I think it's quite the opposite. OpenTelemetry is driven by users and also vendors of different tracing systems and backends. The current conventions of not using XRay as parent but only as link by default comes from the practical experience that the XRay parent of a Lambda invocation otherwise breaks the distributed trace. For example, if XRay is disabled, it will have an unset sampling flag, effectively disabling tracing completely even if you meant to use a different non-XRay system.

However, it would totally make sense for any AWS Lambda instrumentation to offer an (off-by-default) configuration option use the X-Ray environment variable as preferred parent.

A Lambda function implementation should be able to use any framework and backend they would like to use. Just because X-Ray is enabled for a lambda does not mean the instrumentation must publish to X-Ray. OpenTelemetry trace with a parent created from an X-Ray context does not require X-Ray to be the backend system.

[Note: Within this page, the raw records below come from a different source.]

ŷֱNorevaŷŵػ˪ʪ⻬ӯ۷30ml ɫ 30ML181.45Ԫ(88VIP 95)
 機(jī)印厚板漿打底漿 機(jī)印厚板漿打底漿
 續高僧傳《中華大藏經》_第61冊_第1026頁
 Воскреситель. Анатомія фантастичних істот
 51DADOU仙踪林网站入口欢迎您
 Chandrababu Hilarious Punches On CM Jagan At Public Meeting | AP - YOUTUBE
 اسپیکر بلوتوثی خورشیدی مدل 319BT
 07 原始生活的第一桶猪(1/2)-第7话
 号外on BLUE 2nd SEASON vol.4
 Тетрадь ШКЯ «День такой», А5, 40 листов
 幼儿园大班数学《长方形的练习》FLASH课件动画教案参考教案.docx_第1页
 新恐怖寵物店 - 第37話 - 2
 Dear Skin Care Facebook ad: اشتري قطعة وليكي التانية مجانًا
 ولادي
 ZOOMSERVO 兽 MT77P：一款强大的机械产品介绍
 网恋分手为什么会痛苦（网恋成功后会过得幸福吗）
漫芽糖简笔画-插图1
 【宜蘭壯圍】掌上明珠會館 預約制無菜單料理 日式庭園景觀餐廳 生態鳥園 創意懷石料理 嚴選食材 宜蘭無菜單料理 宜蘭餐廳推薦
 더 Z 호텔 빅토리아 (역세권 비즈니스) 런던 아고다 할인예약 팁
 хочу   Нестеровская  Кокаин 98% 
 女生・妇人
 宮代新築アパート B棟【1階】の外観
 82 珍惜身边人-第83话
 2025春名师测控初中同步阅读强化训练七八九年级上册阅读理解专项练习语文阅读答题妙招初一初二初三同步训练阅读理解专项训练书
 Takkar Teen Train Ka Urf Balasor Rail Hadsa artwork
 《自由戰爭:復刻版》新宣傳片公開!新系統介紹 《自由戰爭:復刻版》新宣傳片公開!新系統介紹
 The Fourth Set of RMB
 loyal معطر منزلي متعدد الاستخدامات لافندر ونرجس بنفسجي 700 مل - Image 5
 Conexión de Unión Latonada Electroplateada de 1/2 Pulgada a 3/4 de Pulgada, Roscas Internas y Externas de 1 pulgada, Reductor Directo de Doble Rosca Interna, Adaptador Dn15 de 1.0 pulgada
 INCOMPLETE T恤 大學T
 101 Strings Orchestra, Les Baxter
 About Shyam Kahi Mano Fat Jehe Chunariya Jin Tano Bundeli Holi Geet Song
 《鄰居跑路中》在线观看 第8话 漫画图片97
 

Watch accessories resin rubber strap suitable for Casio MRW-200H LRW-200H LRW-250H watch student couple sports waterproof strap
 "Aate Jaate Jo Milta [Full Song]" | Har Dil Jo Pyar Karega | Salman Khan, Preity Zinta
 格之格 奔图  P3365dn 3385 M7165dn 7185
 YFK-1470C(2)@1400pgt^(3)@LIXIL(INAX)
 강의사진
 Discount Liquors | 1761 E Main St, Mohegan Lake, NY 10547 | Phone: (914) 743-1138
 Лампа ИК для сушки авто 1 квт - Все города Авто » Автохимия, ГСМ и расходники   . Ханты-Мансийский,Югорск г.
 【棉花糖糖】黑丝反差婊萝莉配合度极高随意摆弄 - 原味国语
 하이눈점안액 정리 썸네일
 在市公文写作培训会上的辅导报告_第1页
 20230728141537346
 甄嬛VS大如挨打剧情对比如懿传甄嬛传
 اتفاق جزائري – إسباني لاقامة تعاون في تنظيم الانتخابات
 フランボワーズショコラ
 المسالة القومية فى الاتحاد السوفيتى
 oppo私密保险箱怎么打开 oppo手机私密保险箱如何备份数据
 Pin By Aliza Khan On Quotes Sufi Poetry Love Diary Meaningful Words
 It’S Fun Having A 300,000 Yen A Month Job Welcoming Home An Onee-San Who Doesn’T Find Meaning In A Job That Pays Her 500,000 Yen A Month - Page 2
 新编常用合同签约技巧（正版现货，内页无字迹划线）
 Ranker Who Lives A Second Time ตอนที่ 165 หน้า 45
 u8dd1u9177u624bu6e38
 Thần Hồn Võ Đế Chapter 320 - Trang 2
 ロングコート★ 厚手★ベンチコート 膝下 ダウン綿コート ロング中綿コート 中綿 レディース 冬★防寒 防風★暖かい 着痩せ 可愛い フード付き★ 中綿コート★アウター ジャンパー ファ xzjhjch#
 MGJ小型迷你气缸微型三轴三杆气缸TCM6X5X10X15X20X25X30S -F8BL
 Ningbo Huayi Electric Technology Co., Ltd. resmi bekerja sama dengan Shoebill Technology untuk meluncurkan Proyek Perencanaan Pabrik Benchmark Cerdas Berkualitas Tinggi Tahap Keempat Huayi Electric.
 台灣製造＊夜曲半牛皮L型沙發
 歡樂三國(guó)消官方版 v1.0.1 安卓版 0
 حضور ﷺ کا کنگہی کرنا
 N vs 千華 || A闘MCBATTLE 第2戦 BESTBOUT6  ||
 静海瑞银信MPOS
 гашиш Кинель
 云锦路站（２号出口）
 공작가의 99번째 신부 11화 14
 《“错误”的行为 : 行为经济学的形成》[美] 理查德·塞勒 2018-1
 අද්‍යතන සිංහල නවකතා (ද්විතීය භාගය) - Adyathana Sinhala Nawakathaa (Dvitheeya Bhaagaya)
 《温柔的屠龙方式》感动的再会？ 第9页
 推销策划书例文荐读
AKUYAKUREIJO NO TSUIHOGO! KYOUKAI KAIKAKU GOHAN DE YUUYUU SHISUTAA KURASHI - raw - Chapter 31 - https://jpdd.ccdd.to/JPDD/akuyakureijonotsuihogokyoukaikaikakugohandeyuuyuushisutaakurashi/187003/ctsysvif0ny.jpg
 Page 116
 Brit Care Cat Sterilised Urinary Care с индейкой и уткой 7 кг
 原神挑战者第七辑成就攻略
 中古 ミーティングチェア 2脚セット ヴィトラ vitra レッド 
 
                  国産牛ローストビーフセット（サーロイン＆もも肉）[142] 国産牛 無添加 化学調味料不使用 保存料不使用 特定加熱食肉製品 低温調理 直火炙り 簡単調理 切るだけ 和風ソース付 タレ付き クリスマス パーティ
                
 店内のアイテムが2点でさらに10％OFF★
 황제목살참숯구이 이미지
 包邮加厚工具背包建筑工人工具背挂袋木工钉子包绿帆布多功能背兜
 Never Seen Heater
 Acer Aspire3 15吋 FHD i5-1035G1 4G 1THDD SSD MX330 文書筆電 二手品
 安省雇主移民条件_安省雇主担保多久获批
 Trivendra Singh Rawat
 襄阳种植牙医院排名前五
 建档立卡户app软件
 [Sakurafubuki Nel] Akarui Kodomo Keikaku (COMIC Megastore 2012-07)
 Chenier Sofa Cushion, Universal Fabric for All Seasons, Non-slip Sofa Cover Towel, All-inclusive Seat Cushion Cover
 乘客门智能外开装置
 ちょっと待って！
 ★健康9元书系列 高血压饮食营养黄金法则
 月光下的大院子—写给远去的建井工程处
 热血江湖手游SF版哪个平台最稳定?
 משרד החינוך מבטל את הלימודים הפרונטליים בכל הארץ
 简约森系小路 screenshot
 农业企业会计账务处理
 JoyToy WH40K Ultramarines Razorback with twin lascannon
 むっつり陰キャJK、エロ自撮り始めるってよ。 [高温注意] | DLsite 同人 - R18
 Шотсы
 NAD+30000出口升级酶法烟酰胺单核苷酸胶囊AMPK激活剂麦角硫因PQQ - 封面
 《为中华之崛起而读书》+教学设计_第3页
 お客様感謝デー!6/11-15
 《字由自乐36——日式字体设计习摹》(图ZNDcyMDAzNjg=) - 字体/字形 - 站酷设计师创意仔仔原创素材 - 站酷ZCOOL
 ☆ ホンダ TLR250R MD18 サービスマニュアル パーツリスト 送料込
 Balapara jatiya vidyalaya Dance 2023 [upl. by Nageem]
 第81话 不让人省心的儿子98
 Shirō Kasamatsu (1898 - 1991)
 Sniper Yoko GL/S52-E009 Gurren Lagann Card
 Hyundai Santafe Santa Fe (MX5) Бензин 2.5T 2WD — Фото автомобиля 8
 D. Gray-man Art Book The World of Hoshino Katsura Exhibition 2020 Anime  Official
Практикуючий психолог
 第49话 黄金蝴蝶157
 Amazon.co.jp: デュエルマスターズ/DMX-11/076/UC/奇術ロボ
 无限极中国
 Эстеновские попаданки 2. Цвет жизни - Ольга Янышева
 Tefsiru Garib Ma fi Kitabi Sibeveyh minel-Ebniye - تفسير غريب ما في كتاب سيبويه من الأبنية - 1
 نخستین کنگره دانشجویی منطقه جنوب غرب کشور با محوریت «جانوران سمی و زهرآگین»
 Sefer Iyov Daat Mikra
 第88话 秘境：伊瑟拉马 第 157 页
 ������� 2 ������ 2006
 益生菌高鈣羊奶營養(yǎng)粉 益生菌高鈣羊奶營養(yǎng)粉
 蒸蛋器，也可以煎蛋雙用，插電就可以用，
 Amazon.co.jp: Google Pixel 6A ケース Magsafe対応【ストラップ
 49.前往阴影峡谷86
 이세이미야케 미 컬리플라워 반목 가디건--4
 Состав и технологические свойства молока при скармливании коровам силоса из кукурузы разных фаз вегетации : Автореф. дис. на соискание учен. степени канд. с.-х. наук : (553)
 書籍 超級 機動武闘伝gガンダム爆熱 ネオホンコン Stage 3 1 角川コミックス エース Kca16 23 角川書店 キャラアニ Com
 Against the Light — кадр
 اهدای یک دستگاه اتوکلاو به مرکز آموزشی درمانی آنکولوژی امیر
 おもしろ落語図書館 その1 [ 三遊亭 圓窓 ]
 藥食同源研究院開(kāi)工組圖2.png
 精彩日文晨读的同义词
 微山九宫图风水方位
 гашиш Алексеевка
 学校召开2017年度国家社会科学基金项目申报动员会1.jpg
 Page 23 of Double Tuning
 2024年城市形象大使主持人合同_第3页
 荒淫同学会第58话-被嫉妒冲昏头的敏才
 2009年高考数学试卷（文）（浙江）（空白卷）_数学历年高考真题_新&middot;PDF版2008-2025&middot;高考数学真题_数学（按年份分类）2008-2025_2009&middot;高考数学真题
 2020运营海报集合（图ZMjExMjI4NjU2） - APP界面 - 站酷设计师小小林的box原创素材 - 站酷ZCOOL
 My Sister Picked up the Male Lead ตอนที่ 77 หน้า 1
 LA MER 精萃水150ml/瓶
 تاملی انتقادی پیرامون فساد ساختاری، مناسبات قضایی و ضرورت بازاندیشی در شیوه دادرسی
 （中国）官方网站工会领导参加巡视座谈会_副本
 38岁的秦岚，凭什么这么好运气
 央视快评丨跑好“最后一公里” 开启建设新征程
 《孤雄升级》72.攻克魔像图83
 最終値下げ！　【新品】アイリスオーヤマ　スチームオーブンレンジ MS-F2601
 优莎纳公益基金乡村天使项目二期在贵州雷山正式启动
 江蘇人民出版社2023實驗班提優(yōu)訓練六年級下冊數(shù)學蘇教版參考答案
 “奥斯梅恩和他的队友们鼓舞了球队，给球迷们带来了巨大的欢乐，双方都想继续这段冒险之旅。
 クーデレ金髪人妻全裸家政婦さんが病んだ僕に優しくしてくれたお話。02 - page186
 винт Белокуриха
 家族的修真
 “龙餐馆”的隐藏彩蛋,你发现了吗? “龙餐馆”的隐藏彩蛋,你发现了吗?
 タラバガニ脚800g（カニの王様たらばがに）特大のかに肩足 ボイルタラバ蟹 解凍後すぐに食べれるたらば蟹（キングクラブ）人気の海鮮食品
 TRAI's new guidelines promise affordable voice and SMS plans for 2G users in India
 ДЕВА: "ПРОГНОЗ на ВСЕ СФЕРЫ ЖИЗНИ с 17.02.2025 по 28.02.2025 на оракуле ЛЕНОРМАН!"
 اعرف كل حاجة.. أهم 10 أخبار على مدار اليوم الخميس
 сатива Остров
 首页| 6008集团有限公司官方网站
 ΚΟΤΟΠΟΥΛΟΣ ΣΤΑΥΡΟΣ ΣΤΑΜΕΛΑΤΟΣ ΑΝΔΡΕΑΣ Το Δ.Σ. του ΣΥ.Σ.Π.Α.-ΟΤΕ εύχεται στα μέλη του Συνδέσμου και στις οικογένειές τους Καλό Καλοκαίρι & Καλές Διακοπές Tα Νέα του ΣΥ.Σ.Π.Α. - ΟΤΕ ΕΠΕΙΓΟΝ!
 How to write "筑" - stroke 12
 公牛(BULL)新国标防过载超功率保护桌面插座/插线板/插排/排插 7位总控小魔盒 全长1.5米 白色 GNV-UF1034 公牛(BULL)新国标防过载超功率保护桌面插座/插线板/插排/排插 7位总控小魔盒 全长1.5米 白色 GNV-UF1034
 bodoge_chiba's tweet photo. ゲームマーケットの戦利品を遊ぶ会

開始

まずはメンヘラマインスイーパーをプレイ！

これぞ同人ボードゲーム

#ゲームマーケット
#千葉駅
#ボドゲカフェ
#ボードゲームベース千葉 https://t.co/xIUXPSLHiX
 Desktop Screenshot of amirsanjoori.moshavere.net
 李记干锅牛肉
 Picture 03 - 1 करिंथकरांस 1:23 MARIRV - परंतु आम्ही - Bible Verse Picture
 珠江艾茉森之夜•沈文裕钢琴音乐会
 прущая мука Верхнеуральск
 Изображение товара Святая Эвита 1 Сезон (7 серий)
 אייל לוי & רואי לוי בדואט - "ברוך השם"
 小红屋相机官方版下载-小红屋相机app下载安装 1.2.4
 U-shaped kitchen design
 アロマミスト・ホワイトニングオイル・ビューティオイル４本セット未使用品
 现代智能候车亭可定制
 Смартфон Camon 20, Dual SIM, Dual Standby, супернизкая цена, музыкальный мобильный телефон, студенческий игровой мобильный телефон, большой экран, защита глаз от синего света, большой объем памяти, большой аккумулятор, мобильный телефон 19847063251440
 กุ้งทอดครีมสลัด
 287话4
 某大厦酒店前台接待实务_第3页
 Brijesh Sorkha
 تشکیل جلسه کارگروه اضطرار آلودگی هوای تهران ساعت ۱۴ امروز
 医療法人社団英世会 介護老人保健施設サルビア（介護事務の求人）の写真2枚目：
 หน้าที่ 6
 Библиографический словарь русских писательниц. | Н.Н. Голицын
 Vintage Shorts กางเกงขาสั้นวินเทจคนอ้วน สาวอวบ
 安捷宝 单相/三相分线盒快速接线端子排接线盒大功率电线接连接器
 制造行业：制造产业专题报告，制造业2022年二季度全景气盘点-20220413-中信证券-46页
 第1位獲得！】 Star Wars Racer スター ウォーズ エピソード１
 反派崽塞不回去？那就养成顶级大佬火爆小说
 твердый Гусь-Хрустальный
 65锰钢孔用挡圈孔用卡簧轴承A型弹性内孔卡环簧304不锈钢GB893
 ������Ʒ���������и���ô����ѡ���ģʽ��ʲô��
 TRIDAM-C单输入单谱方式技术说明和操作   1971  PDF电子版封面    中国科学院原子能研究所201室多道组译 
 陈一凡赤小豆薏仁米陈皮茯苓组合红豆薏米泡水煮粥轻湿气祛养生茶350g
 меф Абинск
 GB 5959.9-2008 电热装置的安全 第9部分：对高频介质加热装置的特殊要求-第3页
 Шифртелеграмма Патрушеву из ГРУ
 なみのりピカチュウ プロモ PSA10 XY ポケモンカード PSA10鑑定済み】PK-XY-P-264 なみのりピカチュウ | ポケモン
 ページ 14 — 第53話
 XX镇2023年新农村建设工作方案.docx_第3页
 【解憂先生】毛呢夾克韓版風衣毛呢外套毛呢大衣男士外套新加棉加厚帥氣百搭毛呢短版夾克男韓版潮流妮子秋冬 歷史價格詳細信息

A backend system missing the AWS Lambda published spans will have broken trees for some lambda trigger types. Lambda invoke for example. If you don’t have the X-Ray spans the backend system will be missing the span that links the client’s invoke request to the Lambda’s invoke span. AWS Lambda adds the client’s request as a parent to the Lambda Context span. The Lambda Context span is published to X-Ray.

An implementation that wants traces and that is getting X-Ray no samples, is a lambda being called by a trigger that does not support X-Ray propagation and has tracing configuration set to passthrough

An implementation that is tracing while X-Ray is not sampling, is a lambda propagating the trace through the event payload. This is only possible in some of the triggers.

An implementation that is tracing and using a trigger that only supports X-Ray propagation can’t propagate the trace header using W3C, is using the X-Ray trace spans—not necessarily publishing all traces to X-Ray.

An “off-by-default” configuration is an implementation that is using a lambda trigger that does not support X-Ray propagation and propagating the trace in the event. This lambda invoke still has a Lambda context, Lambda function, initialization, invoke, and overhead spans generated by the AWS Lambda Service.

A discussion about X-Ray and OpenTelemetry is complicated because there is X-Ray as the tracing backend vs "X-Ray" the trace context propagation, and AWS Services (not user code) generated trace data published to X-Ray. A user may have a backend of their choice that is not X-Ray. However, they will still have to leverage "X-Ray" trace propagation and access X-Ray to get AWS Service-generated traces.

AWS NEEDS to improve its distributed tracing experience. Either get all services supporting X-Ray propagation, support OTEL trace propagation, AWS Services export X-Ray spans to collectors instead of publishing directly to X-Ray or X-Ray to have an exporter.